» **WORK TO COMPLETE**:
Start at the line in the entries below that contains "[researcher-annotated camera trap]", stop at the line that contains "Label granularity: sequence-level.", and output exactly the lines in that span, both ends included.

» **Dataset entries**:
--- START ---
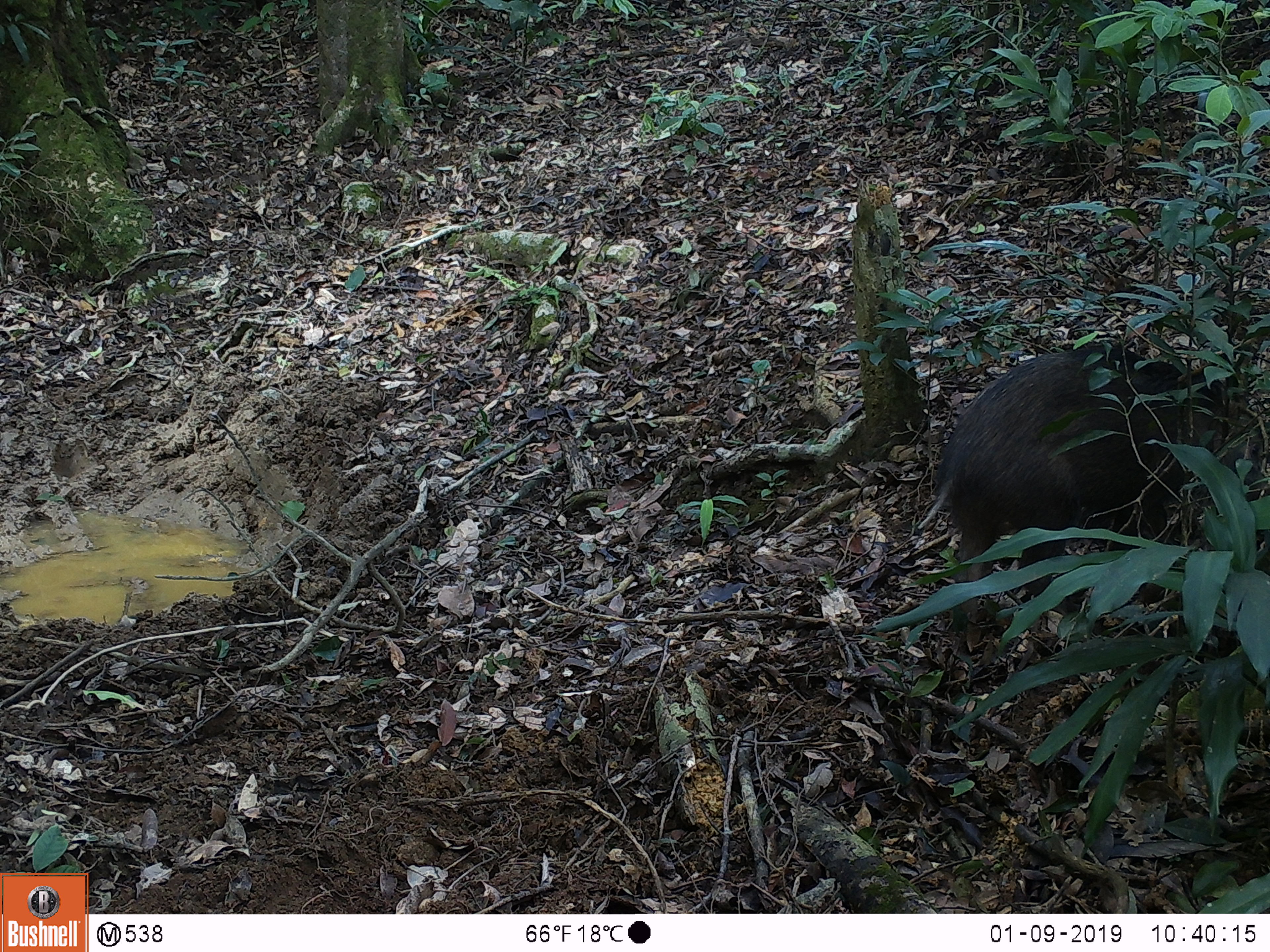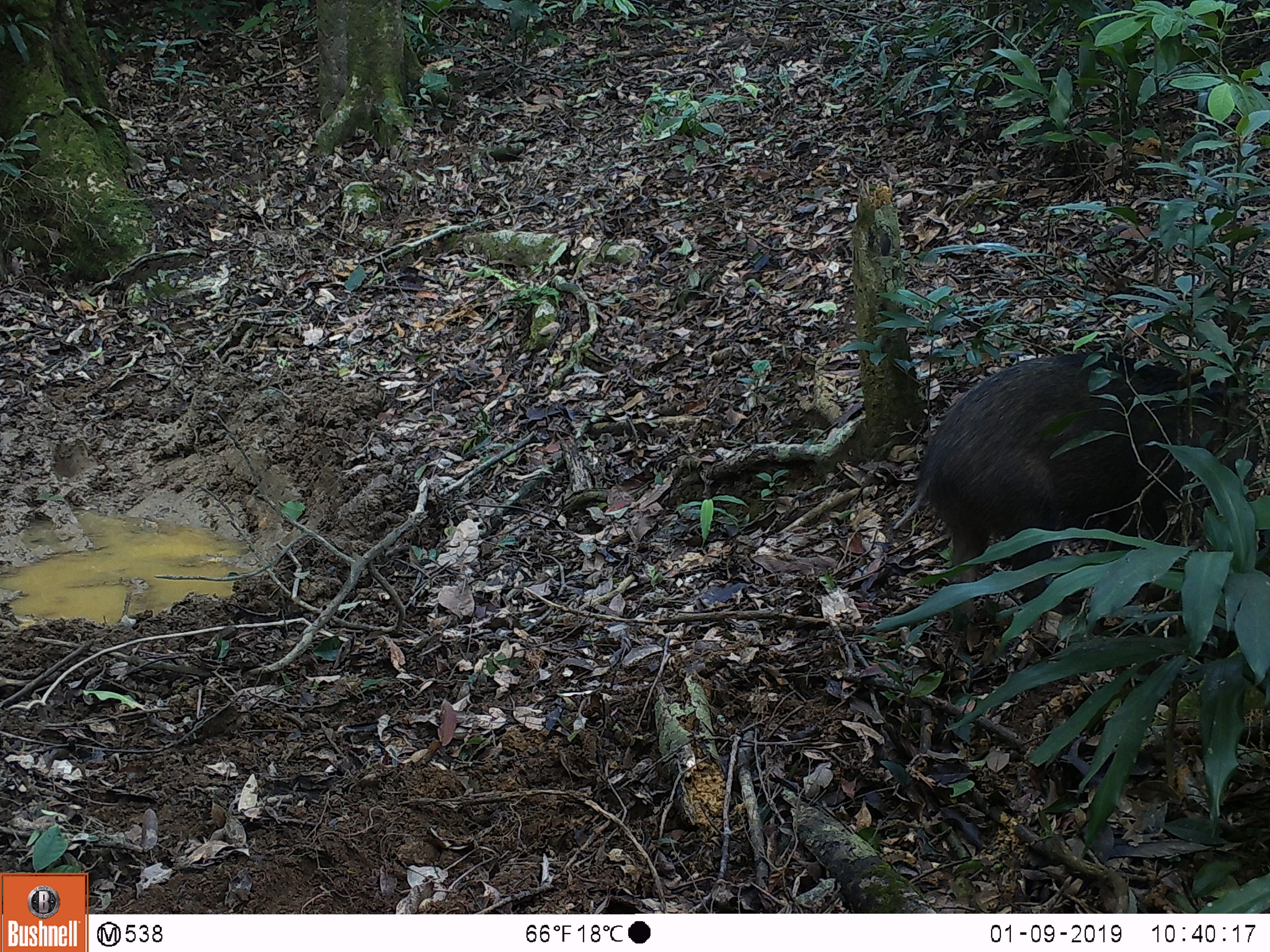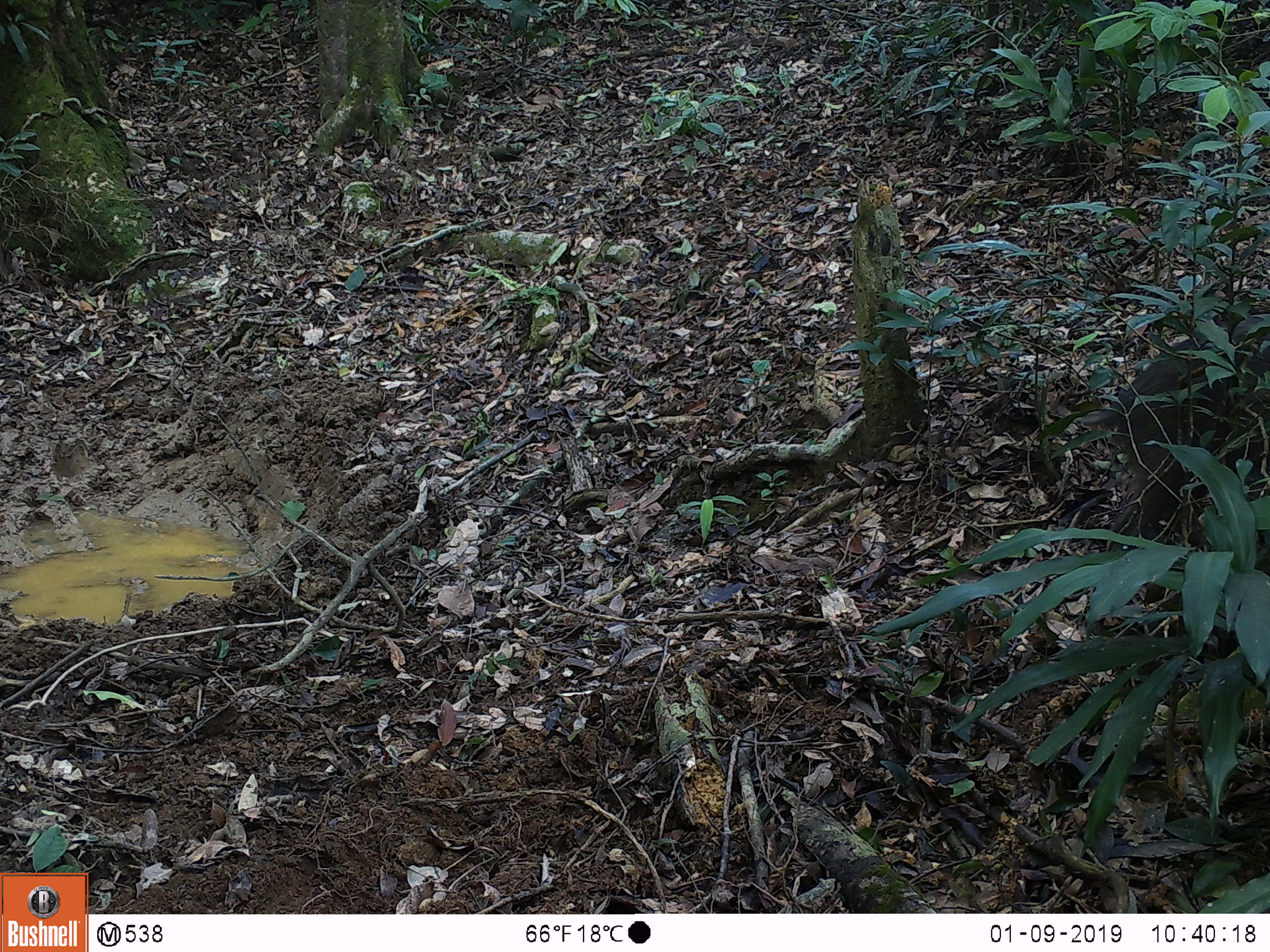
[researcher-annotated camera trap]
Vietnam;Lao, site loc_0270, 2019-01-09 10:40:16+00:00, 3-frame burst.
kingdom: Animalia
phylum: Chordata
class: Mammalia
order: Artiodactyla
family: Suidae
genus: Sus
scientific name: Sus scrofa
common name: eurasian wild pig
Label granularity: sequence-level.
--- END ---
--- START ---
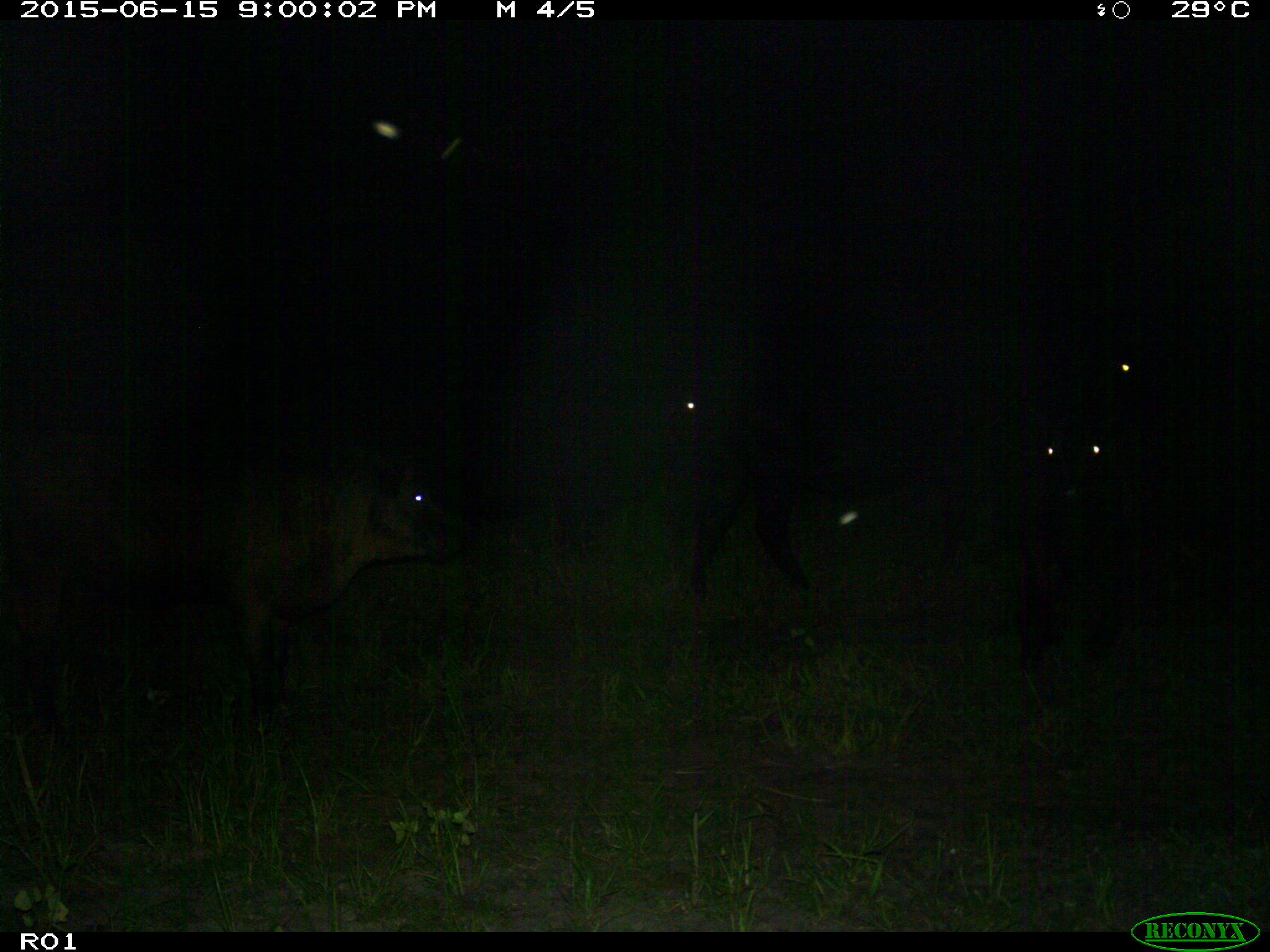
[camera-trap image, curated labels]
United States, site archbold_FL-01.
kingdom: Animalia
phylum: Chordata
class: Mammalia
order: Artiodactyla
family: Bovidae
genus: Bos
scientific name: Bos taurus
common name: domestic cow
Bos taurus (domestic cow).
--- END ---
» **ANSWER SPACE**:
[researcher-annotated camera trap]
Vietnam;Lao, site loc_0270, 2019-01-09 10:40:16+00:00, 3-frame burst.
kingdom: Animalia
phylum: Chordata
class: Mammalia
order: Artiodactyla
family: Suidae
genus: Sus
scientific name: Sus scrofa
common name: eurasian wild pig
Label granularity: sequence-level.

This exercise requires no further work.